Records from a collection:
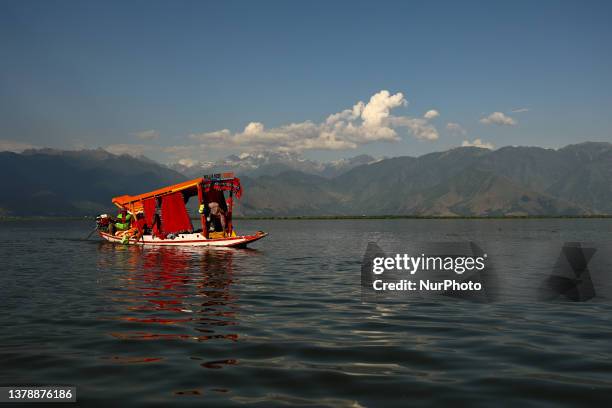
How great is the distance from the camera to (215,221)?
174 feet

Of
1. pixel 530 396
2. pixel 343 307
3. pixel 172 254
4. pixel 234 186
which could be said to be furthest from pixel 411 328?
pixel 234 186

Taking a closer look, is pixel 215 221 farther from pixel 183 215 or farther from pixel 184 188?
pixel 184 188

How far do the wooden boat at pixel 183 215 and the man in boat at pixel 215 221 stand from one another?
0.34ft

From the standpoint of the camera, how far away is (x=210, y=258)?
40.5m

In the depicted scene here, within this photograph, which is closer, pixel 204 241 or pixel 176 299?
pixel 176 299

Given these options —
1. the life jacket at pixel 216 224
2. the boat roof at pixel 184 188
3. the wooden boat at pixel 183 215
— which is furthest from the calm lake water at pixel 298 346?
the life jacket at pixel 216 224

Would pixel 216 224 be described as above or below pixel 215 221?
below

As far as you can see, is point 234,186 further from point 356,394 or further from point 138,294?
point 356,394

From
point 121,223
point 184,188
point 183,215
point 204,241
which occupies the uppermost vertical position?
A: point 184,188

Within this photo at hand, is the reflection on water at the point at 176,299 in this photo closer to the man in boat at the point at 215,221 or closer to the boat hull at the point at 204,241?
the boat hull at the point at 204,241

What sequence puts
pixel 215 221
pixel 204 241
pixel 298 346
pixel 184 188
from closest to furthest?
pixel 298 346 → pixel 204 241 → pixel 184 188 → pixel 215 221

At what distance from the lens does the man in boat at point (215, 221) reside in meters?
51.7

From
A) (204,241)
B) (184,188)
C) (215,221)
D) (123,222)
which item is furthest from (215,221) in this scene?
(123,222)

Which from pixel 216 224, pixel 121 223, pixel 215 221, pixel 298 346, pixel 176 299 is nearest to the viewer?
pixel 298 346
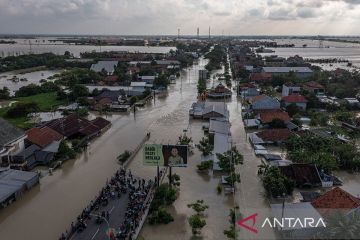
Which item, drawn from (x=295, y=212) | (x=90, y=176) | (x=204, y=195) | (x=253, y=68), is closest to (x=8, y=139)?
(x=90, y=176)

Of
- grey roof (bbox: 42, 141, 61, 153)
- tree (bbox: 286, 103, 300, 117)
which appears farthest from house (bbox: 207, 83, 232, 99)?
grey roof (bbox: 42, 141, 61, 153)

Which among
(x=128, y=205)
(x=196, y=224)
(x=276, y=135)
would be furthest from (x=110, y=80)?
(x=196, y=224)

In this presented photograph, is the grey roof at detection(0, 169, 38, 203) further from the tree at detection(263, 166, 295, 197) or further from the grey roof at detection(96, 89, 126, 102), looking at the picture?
the grey roof at detection(96, 89, 126, 102)

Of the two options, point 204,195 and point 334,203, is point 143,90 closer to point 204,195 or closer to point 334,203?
point 204,195

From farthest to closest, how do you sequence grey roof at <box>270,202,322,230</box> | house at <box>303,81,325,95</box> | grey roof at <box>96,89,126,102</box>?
1. house at <box>303,81,325,95</box>
2. grey roof at <box>96,89,126,102</box>
3. grey roof at <box>270,202,322,230</box>

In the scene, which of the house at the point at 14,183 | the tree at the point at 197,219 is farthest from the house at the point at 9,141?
the tree at the point at 197,219
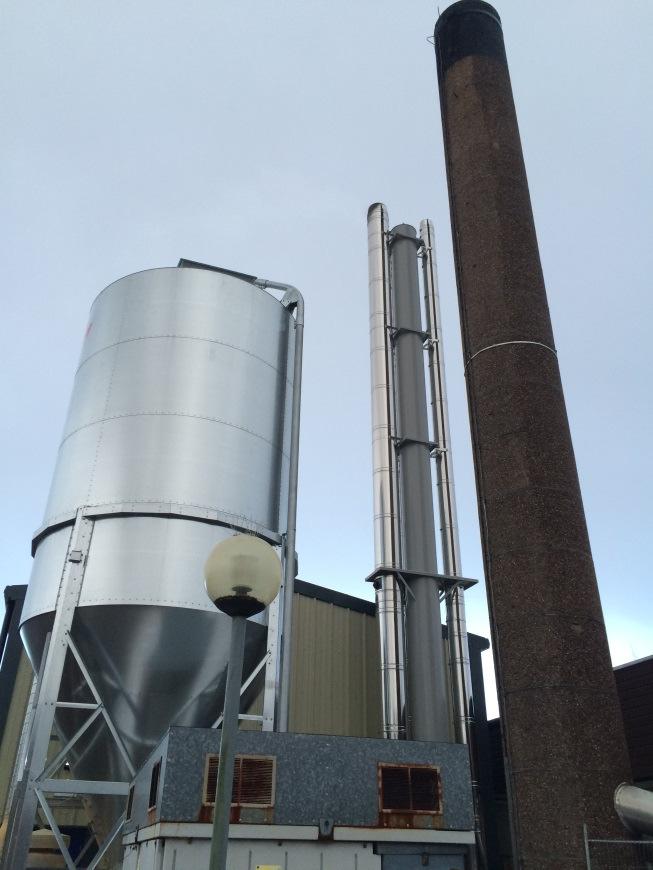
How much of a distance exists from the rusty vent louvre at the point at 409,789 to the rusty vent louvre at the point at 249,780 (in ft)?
4.21

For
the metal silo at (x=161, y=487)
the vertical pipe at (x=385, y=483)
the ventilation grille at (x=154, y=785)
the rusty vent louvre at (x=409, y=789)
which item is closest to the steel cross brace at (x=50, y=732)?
the metal silo at (x=161, y=487)

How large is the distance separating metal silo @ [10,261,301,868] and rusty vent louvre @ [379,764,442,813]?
11.0ft

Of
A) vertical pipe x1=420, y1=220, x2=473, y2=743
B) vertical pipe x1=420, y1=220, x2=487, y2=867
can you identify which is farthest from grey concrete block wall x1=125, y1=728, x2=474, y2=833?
vertical pipe x1=420, y1=220, x2=473, y2=743

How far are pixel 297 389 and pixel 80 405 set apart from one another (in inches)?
149

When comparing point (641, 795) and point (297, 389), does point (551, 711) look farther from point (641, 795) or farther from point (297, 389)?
point (297, 389)

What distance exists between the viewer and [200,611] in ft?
35.6

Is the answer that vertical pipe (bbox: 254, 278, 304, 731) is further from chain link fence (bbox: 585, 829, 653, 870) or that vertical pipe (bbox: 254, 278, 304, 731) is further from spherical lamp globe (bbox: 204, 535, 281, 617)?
spherical lamp globe (bbox: 204, 535, 281, 617)

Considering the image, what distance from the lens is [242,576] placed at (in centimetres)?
493

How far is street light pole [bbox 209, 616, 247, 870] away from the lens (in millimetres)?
4367

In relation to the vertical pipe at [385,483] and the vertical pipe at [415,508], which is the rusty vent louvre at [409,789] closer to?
the vertical pipe at [385,483]

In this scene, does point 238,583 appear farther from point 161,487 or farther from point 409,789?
point 161,487

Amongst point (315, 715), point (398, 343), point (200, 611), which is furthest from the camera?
point (315, 715)

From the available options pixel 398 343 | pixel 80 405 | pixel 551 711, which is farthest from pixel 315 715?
pixel 80 405

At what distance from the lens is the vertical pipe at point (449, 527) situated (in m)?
15.0
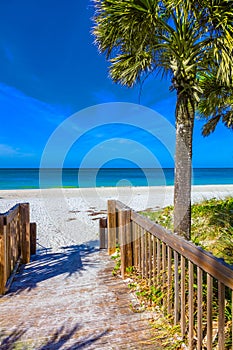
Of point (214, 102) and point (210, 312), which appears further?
point (214, 102)

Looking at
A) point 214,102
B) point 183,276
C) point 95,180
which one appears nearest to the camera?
point 183,276

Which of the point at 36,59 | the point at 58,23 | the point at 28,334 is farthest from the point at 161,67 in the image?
the point at 36,59

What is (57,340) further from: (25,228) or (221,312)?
(25,228)

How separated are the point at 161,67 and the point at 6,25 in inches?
741

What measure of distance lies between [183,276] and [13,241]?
291 cm

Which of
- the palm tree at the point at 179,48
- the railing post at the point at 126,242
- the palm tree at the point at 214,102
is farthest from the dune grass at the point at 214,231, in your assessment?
the palm tree at the point at 214,102

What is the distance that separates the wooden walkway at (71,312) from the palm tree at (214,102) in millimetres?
3731

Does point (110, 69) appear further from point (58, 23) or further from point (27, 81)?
point (27, 81)

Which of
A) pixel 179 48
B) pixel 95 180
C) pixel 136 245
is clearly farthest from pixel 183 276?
pixel 95 180

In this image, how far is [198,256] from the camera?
6.43ft

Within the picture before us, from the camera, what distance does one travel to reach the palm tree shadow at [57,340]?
2.28 metres

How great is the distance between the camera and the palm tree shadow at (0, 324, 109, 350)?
2277 mm

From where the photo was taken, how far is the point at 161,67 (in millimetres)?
4914

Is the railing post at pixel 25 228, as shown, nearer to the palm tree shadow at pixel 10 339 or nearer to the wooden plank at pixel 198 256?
the palm tree shadow at pixel 10 339
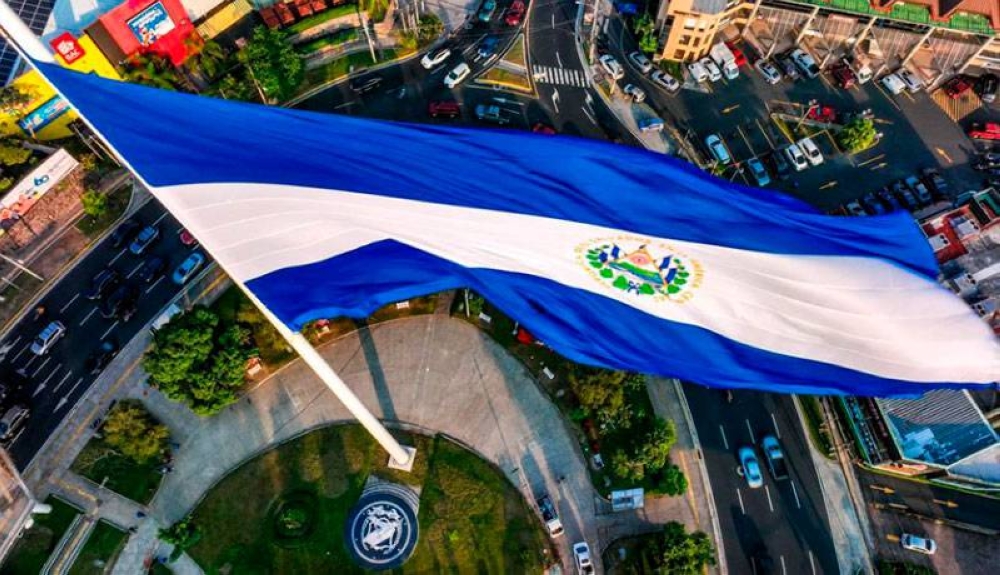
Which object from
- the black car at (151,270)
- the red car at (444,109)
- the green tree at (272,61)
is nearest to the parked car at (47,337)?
the black car at (151,270)

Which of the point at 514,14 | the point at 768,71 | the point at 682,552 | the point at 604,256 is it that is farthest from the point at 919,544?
the point at 514,14

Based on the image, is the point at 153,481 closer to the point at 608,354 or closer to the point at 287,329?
the point at 287,329

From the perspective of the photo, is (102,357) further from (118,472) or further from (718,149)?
(718,149)

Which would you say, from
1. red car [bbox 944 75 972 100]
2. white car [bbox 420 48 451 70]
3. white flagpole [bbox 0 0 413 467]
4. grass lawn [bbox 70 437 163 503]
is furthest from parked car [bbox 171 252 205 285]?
red car [bbox 944 75 972 100]

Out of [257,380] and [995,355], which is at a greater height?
[257,380]

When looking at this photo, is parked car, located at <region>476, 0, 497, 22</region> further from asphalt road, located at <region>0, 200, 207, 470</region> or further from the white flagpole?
the white flagpole

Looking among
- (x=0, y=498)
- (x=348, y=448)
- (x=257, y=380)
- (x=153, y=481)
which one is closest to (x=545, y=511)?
(x=348, y=448)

BRIEF:
Omit the pictures and reproduce the listing exactly.

EXERCISE ANSWER:
How great is the distance from the camera to (215,221)?
174 feet

Of
1. pixel 530 396
2. pixel 343 307
3. pixel 172 254
4. pixel 234 186
which could be said to be furthest from pixel 411 328?
pixel 234 186

Taking a closer look, is pixel 215 221 farther from pixel 183 215 or farther from pixel 184 188?
pixel 184 188

How far do the wooden boat at pixel 183 215 and the man in boat at pixel 215 221 stand from one another?
0.34ft

From the standpoint of the camera, how far away is (x=210, y=258)?
40.5m

In the depicted scene here, within this photograph, which is closer, pixel 204 241 or pixel 176 299?
pixel 176 299

Given these options —
1. the life jacket at pixel 216 224
2. the boat roof at pixel 184 188
3. the wooden boat at pixel 183 215
— which is furthest from the calm lake water at pixel 298 346?
the life jacket at pixel 216 224

Would pixel 216 224 be described as above or below pixel 215 221?
below

As far as you can see, is point 234,186 further from point 356,394 or further from point 138,294?
point 356,394

From
point 121,223
point 184,188
point 183,215
point 204,241
which occupies the uppermost vertical position?
A: point 184,188

Within this photo at hand, is the reflection on water at the point at 176,299 in this photo closer to the man in boat at the point at 215,221 or closer to the boat hull at the point at 204,241?
the boat hull at the point at 204,241

What sequence puts
pixel 215 221
pixel 204 241
pixel 298 346
pixel 184 188
from closest to furthest?
pixel 298 346 → pixel 204 241 → pixel 184 188 → pixel 215 221

At what distance from the lens does the man in boat at point (215, 221) reside in meters?
51.7

From
A) (204,241)
B) (184,188)
C) (215,221)
D) (123,222)
which item is furthest from (215,221) in this scene?
(123,222)

Which from pixel 216 224, pixel 121 223, pixel 215 221, pixel 298 346, pixel 176 299 is nearest to the viewer?
pixel 298 346
Which item, drawn from (x=295, y=212) | (x=90, y=176) | (x=204, y=195) | (x=253, y=68), is closest to (x=8, y=139)?
(x=90, y=176)

Of
- grey roof (bbox: 42, 141, 61, 153)
- tree (bbox: 286, 103, 300, 117)
which appears farthest from house (bbox: 207, 83, 232, 99)?
grey roof (bbox: 42, 141, 61, 153)

Which among
(x=128, y=205)
(x=196, y=224)
(x=276, y=135)
would be furthest from (x=110, y=80)?
(x=196, y=224)

In this presented photograph, is the grey roof at detection(0, 169, 38, 203) further from the tree at detection(263, 166, 295, 197) or further from the grey roof at detection(96, 89, 126, 102), looking at the picture?
the grey roof at detection(96, 89, 126, 102)

Of the two options, point 204,195 and point 334,203, is point 143,90 closer to point 204,195 or closer to point 334,203?
point 204,195

From farthest to closest, how do you sequence grey roof at <box>270,202,322,230</box> | house at <box>303,81,325,95</box> | grey roof at <box>96,89,126,102</box>?
1. house at <box>303,81,325,95</box>
2. grey roof at <box>96,89,126,102</box>
3. grey roof at <box>270,202,322,230</box>

In the scene, which of the house at the point at 14,183 | the tree at the point at 197,219 is farthest from the house at the point at 9,141?
the tree at the point at 197,219
How much of a distance exists from the rusty vent louvre at the point at 409,789 to the rusty vent louvre at the point at 249,780 (in ft)?
4.21

For
the metal silo at (x=161, y=487)
the vertical pipe at (x=385, y=483)
the ventilation grille at (x=154, y=785)
the rusty vent louvre at (x=409, y=789)
which item is closest to the steel cross brace at (x=50, y=732)?
the metal silo at (x=161, y=487)

How large is the distance separating metal silo @ [10,261,301,868] and rusty vent louvre @ [379,764,442,813]?
11.0ft

Of
A) vertical pipe x1=420, y1=220, x2=473, y2=743
B) vertical pipe x1=420, y1=220, x2=487, y2=867
can you identify which is farthest from grey concrete block wall x1=125, y1=728, x2=474, y2=833?
vertical pipe x1=420, y1=220, x2=473, y2=743

How far are pixel 297 389 and pixel 80 405 set apart from one another (in inches)?
149

When comparing point (641, 795) and point (297, 389), does point (551, 711) look farther from point (641, 795) or farther from point (297, 389)?
point (297, 389)

What distance exists between the viewer and [200,611] in ft?
35.6

Is the answer that vertical pipe (bbox: 254, 278, 304, 731) is further from chain link fence (bbox: 585, 829, 653, 870) or that vertical pipe (bbox: 254, 278, 304, 731) is further from spherical lamp globe (bbox: 204, 535, 281, 617)?
spherical lamp globe (bbox: 204, 535, 281, 617)

Considering the image, what distance from the lens is [242,576] placed at (in centimetres)?
493

How far is street light pole [bbox 209, 616, 247, 870] away from the lens (in millimetres)?
4367

In relation to the vertical pipe at [385,483] and the vertical pipe at [415,508], which is the rusty vent louvre at [409,789] closer to?
the vertical pipe at [385,483]

In this scene, does point 238,583 appear farther from point 161,487 or farther from point 409,789?
point 161,487

Amongst point (315, 715), point (398, 343), point (200, 611), which is furthest from the camera?
point (315, 715)

From the available options pixel 398 343 | pixel 80 405 | pixel 551 711, which is farthest from pixel 315 715?
pixel 80 405

At what distance from the lens is the vertical pipe at point (449, 527) situated (in m)?
15.0
Of point (214, 102) and point (210, 312), which appears further?
point (214, 102)

Looking at
A) point 214,102
B) point 183,276
C) point 95,180
which one appears nearest to the camera?
point 183,276

Which of the point at 36,59 | the point at 58,23 | the point at 28,334 is farthest from the point at 161,67 in the image?
the point at 36,59

What is (57,340) further from: (25,228) or (221,312)?
(25,228)

How separated are the point at 161,67 and the point at 6,25 in inches?
741

What measure of distance lies between [183,276] and [13,241]?
291 cm

Which of
- the palm tree at the point at 179,48
- the railing post at the point at 126,242
- the palm tree at the point at 214,102
is farthest from the dune grass at the point at 214,231, in your assessment?
the palm tree at the point at 214,102

What is the distance that separates the wooden walkway at (71,312) from the palm tree at (214,102) in millimetres?
3731

Does point (110, 69) appear further from point (58, 23) or further from point (27, 81)?
point (27, 81)

Which of
A) pixel 179 48
B) pixel 95 180
C) pixel 136 245
is clearly farthest from pixel 183 276?
pixel 95 180

In this image, how far is [198,256] from the camera?
6.43ft

Within the picture before us, from the camera, what distance does one travel to reach the palm tree shadow at [57,340]?
2.28 metres

How great is the distance between the camera and the palm tree shadow at (0, 324, 109, 350)?
2277 mm

From where the photo was taken, how far is the point at 161,67 (in millimetres)?
4914

Is the railing post at pixel 25 228, as shown, nearer to the palm tree shadow at pixel 10 339 or nearer to the wooden plank at pixel 198 256?
the palm tree shadow at pixel 10 339
Which object from
- the black car at (151,270)
- the red car at (444,109)
- the green tree at (272,61)
is nearest to the parked car at (47,337)?
the black car at (151,270)

Which of the point at 514,14 | the point at 768,71 | the point at 682,552 | the point at 604,256 is it that is farthest from the point at 919,544?
the point at 514,14

Based on the image, is the point at 153,481 closer to the point at 608,354 or closer to the point at 287,329?
the point at 287,329

From the perspective of the photo, is (102,357) further from (118,472) or further from (718,149)?
(718,149)

Which would you say, from
1. red car [bbox 944 75 972 100]
2. white car [bbox 420 48 451 70]
3. white flagpole [bbox 0 0 413 467]
4. grass lawn [bbox 70 437 163 503]
is furthest from parked car [bbox 171 252 205 285]?
red car [bbox 944 75 972 100]

Out of [257,380] and [995,355], which is at a greater height?
[257,380]

When looking at this photo, is parked car, located at <region>476, 0, 497, 22</region> further from asphalt road, located at <region>0, 200, 207, 470</region> or further from the white flagpole?
the white flagpole

Looking among
- (x=0, y=498)
- (x=348, y=448)
- (x=257, y=380)
- (x=153, y=481)
which one is closest to (x=545, y=511)?
(x=348, y=448)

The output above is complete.